Votre anniversaire approche, mais je n'arrive toujours pas à réfléchir à ce que nous pourrions faire cette année pour le célébrer. Tu aurais huit ans et je suis sûr que vous m'auriez lu les histoires et commencé à multiplier et à diviser. J'aurais aimé vous aider. Bientôt, ce sera si long que je ne te reverrai plus comme les années dont j'ai pu profiter à tes côtés. Quel dommage qu'il y en ait si peu, Yaiza.

J'ai longtemps rêvé qu'un jour j'ouvrirais les yeux et que je te reverrais comme si tout avait été un cauchemar. Pour ne pas me réveiller du rêve que j'ai passé des mois et des mois sans ouvrir la porte de ta chambre. Mais vous savez déjà tout cela. Nous en avons parlé au cimetière à chaque fois que je change les fleurs.

Les dernières semaines ont été très dures et je dois avouer que j'ai un peu laissé de côté la promesse que je vous avais faite. Je sais que je te l'ai dit j'irais de l'avant. Et je vais réessayer, promis. J'espère qu'à partir d'aujourd'hui ce sera un peu moins difficile, alors qu'on connaît déjà la décision du juge. Tout le monde au tribunal a pu voir que vous étiez une fille merveilleuse qui méritait une vie heureuse, comme celle que vous aviez avant le 31 mai 2021.

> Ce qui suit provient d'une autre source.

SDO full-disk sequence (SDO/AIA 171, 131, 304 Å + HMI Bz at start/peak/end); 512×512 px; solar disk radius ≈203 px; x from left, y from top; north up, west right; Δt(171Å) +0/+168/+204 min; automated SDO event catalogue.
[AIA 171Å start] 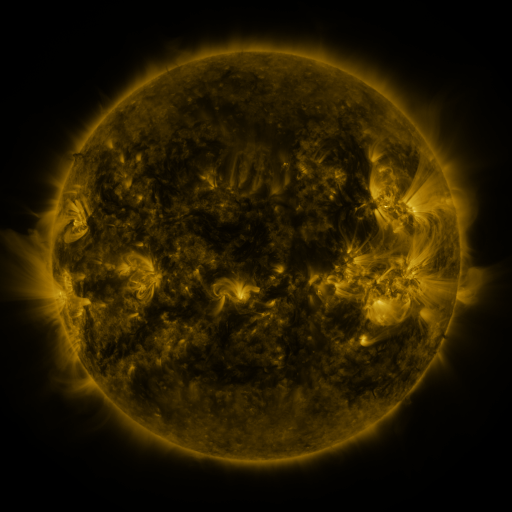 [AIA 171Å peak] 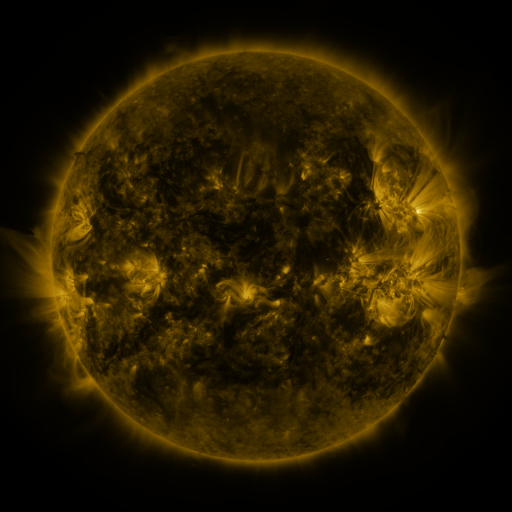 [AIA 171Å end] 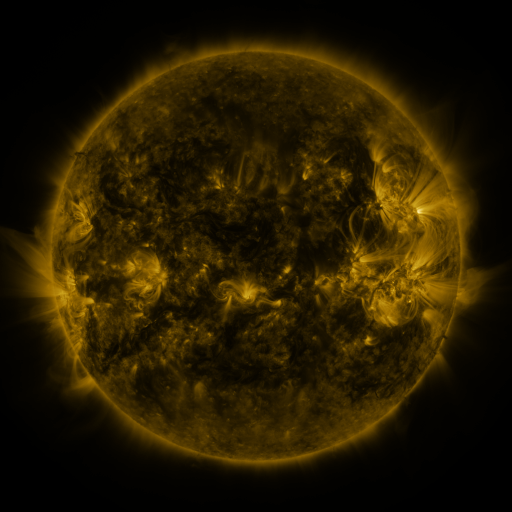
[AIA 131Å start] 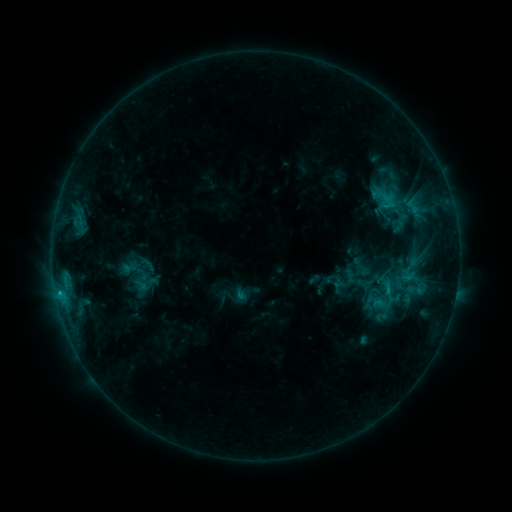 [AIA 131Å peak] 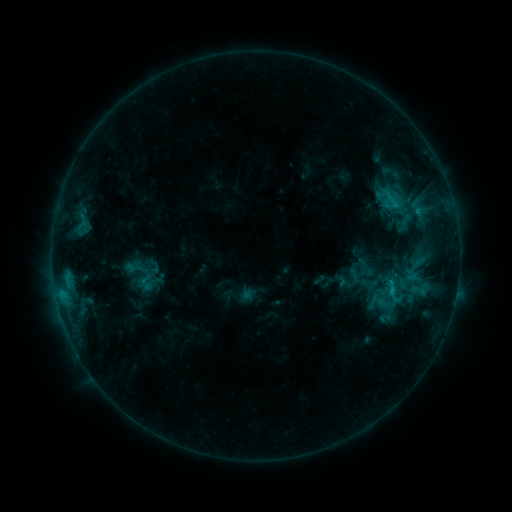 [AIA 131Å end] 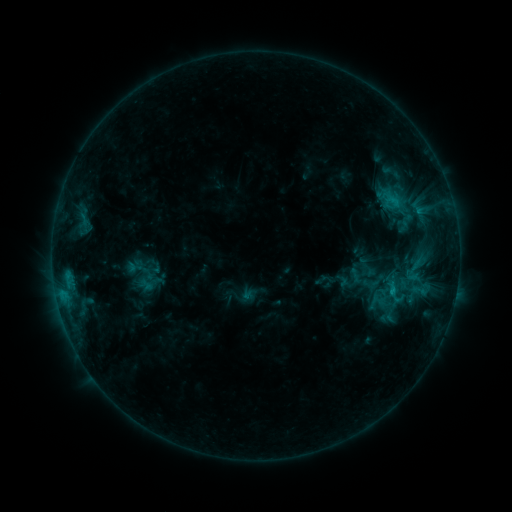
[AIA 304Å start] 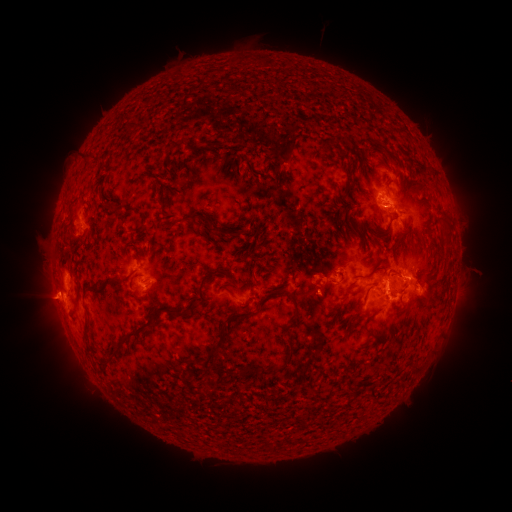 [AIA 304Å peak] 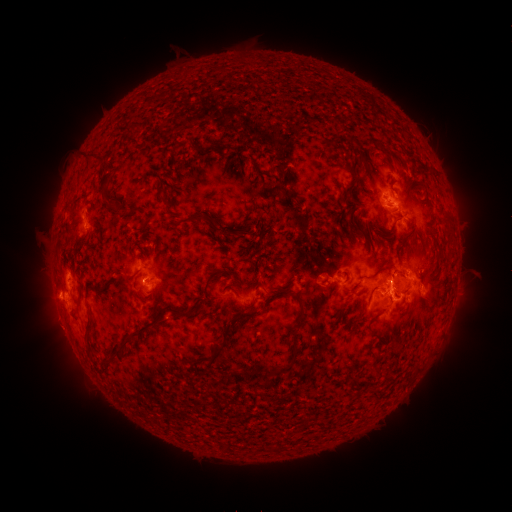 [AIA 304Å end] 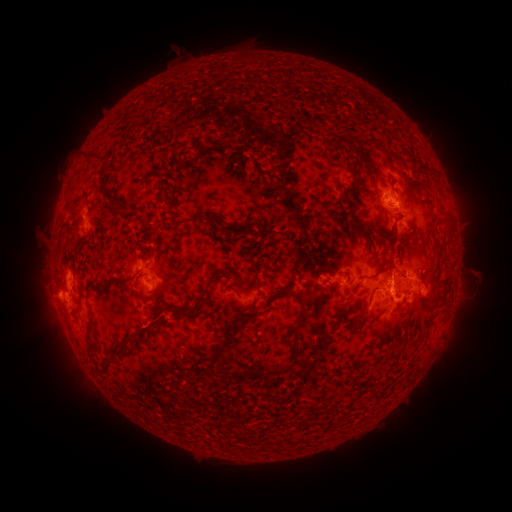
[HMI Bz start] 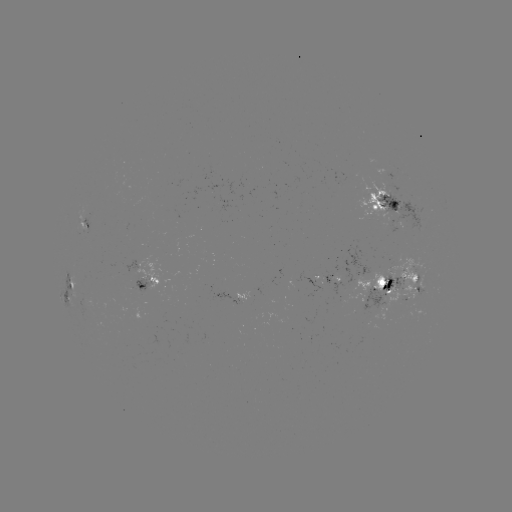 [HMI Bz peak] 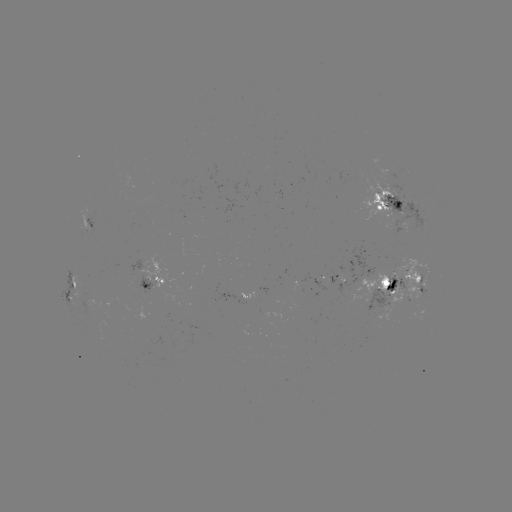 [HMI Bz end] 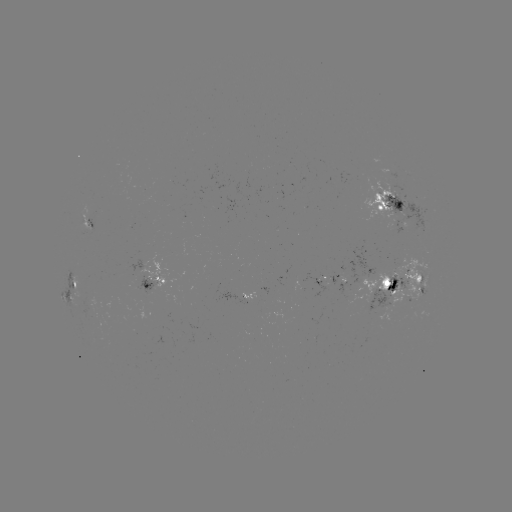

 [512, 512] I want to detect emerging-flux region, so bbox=[327, 276, 337, 287].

Je n'ai que des mots de gratitude pour le juge, mais aussi pour les membres du jury populaire, qui sont venus jour après jour entendre une histoire de mal pur, qui a a laissé une famille entière brisée: aux grands-parents, aux oncles, aux cousins, aux amis, aux professeurs… Et merci aux témoins : Conchi, je sais que ta vie aussi s'est effondrée ce jour-là et je te remercie beaucoup d'avoir défendu le souvenir de ta petite-fille. Un grand merci également au procureur et à mes avocats, qui ont veillé à ce que les mensonges n'aient pas leur place dans la sentence. Et à ma psychologue, qui m'a été indispensable tout au long de cette période.

Justice a été rendue, même si elle ne nous rendra jamais Yaiza.